◆ **Problem set**:
1) Write out the passage from the post below about Jack Kelly's column, between "No, I'm not" and "been done before.", inclusive.
2) Answer these questions using the post below about Jack Kelly's column:
(a) For which year's presidential race does Kelly endorse Sarah Palin?
(b) Which newspaper is cited for identifying the Obama campaign advertisement?
(c) Which magazine is quoted describing the church Sarah Palin attends?

# start of Passage to read

November 16, 2008

Jack Kelly Sunday

Well it's about time. Almost exactly a month after his favored party and his favored candidate for President lost, and lost badly, in what he called an electoral "landslide," and six weeks after both her disastrous debate with Vice-President-Elect Joe Biden and her equally disastrous interview with Katie Couric, Jack Kelly finally speaks out about Sarah Palin.

Guess what? In this week's column, he endorses her for President in 2012.

No, I'm not kidding.

In the course of the column, he blames her bad luck and her bad press on the media. He begins:
The week before the election, the Obama campaign ran a television commercial attacking the Republican candidate for vice president. To my knowledge, this had never been done before.
According to the Washington Post, this is the ad:



But if you look at it, it's not completely about Governor Palin, is it? Strikes me it's more about McCain's bad judgment in choosing Palin than it is about Palin herself.

But again, look at Jack's text. WHAT had never been done before, Jack? A campaign ad critical of Sarah Palin or a campaign ad critical of a Vice-Presidential candidate? Or a campaign ad critical of a Republican candidate for Vice-President? It's not clear. And as it's from an experienced columnist at a major American Newspaper, shouldn't it be?

In either case, what difference does that make?

Next up, he blames the big bad media for her bad press:
Within days of Alaska Gov. Sarah Palin's selection by John McCain to be his running mate, there was speculation in the news media that maternal neglect was the cause of baby Trig's Down Syndrome; that Trig was really daughter Bristol's baby; that Sarah was a fundamentalist who believes dinosaurs and humans coexisted; that she once belonged to a secessionist party; that as mayor of Wasilla, she tried to have popular books banned from the town library.

None of this was true, but this was how the news media introduced Ms. Palin to people in the lower 48. No vice presidential candidate has ever been subjected to such a torrent of abuse.
It's difficult to argue against such statements. WHO IN THE MEDIA said that "maternal neglect was the cause of baby Trig's Down Syndrome"? Jack doesn't say. WHO IN THE MEDIA said that Trig was actually Bristol's baby? Again, Jack doesn't say. I know more than a few bloggers said it, but is Jack now lumping us all in with the Main Stream Media?

Jack's more than capable of quoting someone verbatim. He even does it in this very column. But by leaving it vague, he's left it to the readers to fill in the blanks with some imaginary "reporting" of such. ("I didn't read anything like this, but Jack Kelly says so, so it must be true. I must've just missed it.")

News to Jack: Sarah Palin is a fundamentalist. The church she attends was described in Newsweek this way:
Except for the national spotlight, Wasilla Bible Church resembles thousands of conservative evangelical churches across the country. Its statement of faith says its members believe that the Bible is the "inspired, inerrant word of God."

# end of Passage to read
# start of Supplied data

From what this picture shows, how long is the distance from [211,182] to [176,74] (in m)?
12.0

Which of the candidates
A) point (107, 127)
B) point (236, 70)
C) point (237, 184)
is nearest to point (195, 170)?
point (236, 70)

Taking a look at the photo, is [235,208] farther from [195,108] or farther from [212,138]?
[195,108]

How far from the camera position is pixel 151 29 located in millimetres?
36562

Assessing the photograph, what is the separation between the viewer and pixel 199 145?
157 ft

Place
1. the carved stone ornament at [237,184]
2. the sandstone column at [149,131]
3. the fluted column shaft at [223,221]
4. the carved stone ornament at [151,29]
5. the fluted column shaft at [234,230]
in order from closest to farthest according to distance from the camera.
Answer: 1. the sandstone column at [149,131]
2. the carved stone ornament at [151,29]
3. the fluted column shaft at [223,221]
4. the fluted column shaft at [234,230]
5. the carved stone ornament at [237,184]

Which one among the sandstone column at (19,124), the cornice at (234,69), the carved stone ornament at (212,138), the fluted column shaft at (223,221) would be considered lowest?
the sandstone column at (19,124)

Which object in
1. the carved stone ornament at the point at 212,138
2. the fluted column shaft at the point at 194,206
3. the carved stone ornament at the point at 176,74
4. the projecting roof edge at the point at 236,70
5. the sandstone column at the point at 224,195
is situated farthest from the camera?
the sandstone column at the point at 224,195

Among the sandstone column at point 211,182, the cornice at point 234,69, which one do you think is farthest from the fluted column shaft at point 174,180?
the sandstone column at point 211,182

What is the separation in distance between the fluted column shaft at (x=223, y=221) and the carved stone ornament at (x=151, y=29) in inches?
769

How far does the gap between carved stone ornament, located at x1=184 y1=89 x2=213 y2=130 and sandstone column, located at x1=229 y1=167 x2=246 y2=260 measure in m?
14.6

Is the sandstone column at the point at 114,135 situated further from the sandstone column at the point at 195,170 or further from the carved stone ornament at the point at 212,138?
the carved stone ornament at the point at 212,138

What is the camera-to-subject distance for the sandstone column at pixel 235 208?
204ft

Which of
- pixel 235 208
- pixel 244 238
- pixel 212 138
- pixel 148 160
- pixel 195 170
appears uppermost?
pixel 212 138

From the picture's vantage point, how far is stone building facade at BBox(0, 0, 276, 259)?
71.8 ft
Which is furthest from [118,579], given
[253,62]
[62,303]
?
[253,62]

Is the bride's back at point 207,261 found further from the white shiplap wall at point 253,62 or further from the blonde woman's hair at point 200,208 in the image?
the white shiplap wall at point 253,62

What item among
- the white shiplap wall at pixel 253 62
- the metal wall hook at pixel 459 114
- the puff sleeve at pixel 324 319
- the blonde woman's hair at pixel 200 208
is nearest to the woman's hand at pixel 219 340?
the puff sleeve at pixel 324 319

# end of Supplied data

◆ **Results for the exercise**:
1)
No, I'm not kidding.

In the course of the column, he blames her bad luck and her bad press on the media. He begins:
The week before the election, the Obama campaign ran a television commercial attacking the Republican candidate for vice president. To my knowledge, this had never been done before.

2)
(a) 2012
(b) The Washington Post
(c) Newsweek